Dries Van Langenhove, einstiger Jungstar der flämischen Rechtsextremen, wurde am 20. Juni 2025 wegen hasserfüllter Online-Aktivitäten verurteilt. Ein Berufungsgericht im belgischen Gent befand den 30-jährigen Gründer der stark an die Identitären angelehnten Jugendbewegung „Schild & Vrienden“ (1) schuldig der Aufstachelung zu Diskriminierung, Hass und Gewalt. Die Richter bestätigten damit im Kern ein Urteil aus 2024 wegen Verstößen gegen Belgiens Anti-Rassismus- und Holocaustleugnungs-Gesetze.
Zwar setzte das Berufungsgericht die 2024 verhängte einjährige Haftstrafe zur Bewährung aus, reduzierte die Geldbuße von ursprünglich 16.000 Euro auf 1.600 Euro und kippte ebenfalls das zehnjährige Verbot für ein politisches Amt, doch die Symbolik der Verurteilung bleibt unmissverständlich: Was Van Langenhove und seine rechtsradikalen Gesinnungsfreunde getan haben, „bedroht die friedliche Gesellschaft und untergräbt das Recht der Bevölkerung auf ein menschenwürdiges Leben“ (vrt.be, 20.6.25), hält das Gericht fest. Die deutliche Strafminderung wurde mit der langen Verfahrensdauer argumentiert, die die Verteidung durch fortwährende Verzögerungstaktiken mitverursacht hatte.
Der ehemalige Abgeordnete der Vlaams Belang-Partei, Belgiens großer Rechtsaußen-Partei (2), sieht sich hingegen ausschließlich als Opfer. „Das ist ein schwarzer Tag für die Meinungsfreiheit“, kommentierte er nach dem Richterspruch und kündigte an, vor den Kassationsgerichtshof (3) und notfalls vor den Europäischen Gerichtshof zu ziehen. Für das Genter Berufungsgericht jedoch war klar: Van Langenhoves „Kampf für die Meinungsfreiheit“ ist nichts anderes als ein Deckmantel für rassistische Hetze und letztlich auch Aufrufe zur Gewalt. Das Opfer-Framing wurde quer durch die rechtsextreme Szene Europas gereicht und landete auch bei Petra Steger.
Welche Meinungsfreiheit?
**********
- Aufgabendetails:
Schreibe den Text über das Genter Urteil gegen Dries Van Langenhove weiter, beginnend nach der Zwischenüberschrift „Welche Meinungsfreiheit?“.

- Datenzeilen:
**********
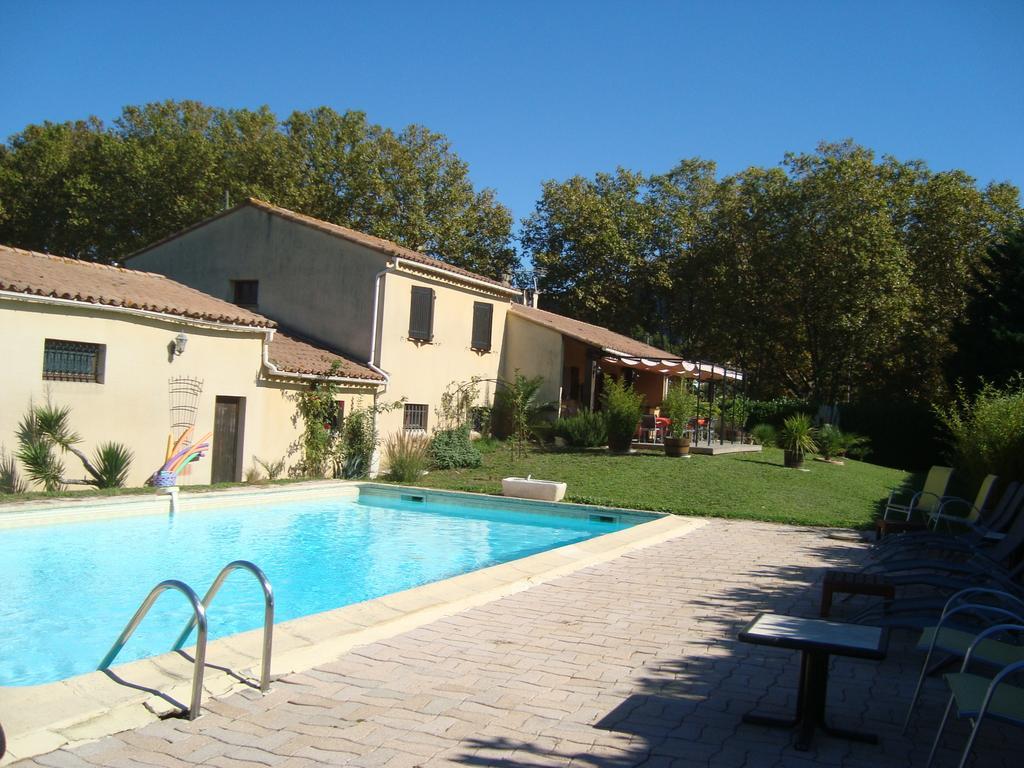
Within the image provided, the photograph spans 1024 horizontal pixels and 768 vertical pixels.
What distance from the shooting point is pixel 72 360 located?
**********
- Ergebnis:
Den Ausgangspunkt der Causa bildete eine Investigativ-Reportage des flämischen Rundfunks VRT im September 2018. Ein Journalist hatte sich undercover Zugang zu den geheimen Onlineforen von „Schild & Vrienden“ verschafft. Was nach außen als patriotischer Jugendklub auftrat, entpuppte sich im Verborgenen als teils neonazistischer Online-Keller. Hunderte Mitglieder verbreiteten in geschlossenen Facebook- und Discord-Chats etwa 67.000 Beiträge voller Rassismus, Antisemitismus, Sexismus und Homophobie. Muslime, Juden, Schwarze, Frauen, Homosexuelle, Linke – keine Gruppe blieb verschont.
Die öffentlich gewordenen Beispiele lesen sich wie ein Worst-of rechtsextremer Menschenverachtung. Ein Meme zeigte Adolf Hitler grinsend mit dem Text: „Sie können nicht rassistisch sein, wenn es nur eine Rasse gibt“ – ein zynischer „Witz“, der Völkermord als Lösung propagiert. Die „Witze“ sollen bis zu toten Flüchtlingskindern gereicht haben. Auch wenn Van Langenhove selbst keine Holocaust-leugnenden Memes postete, ließ er die Gruppenmitglieder gewähren.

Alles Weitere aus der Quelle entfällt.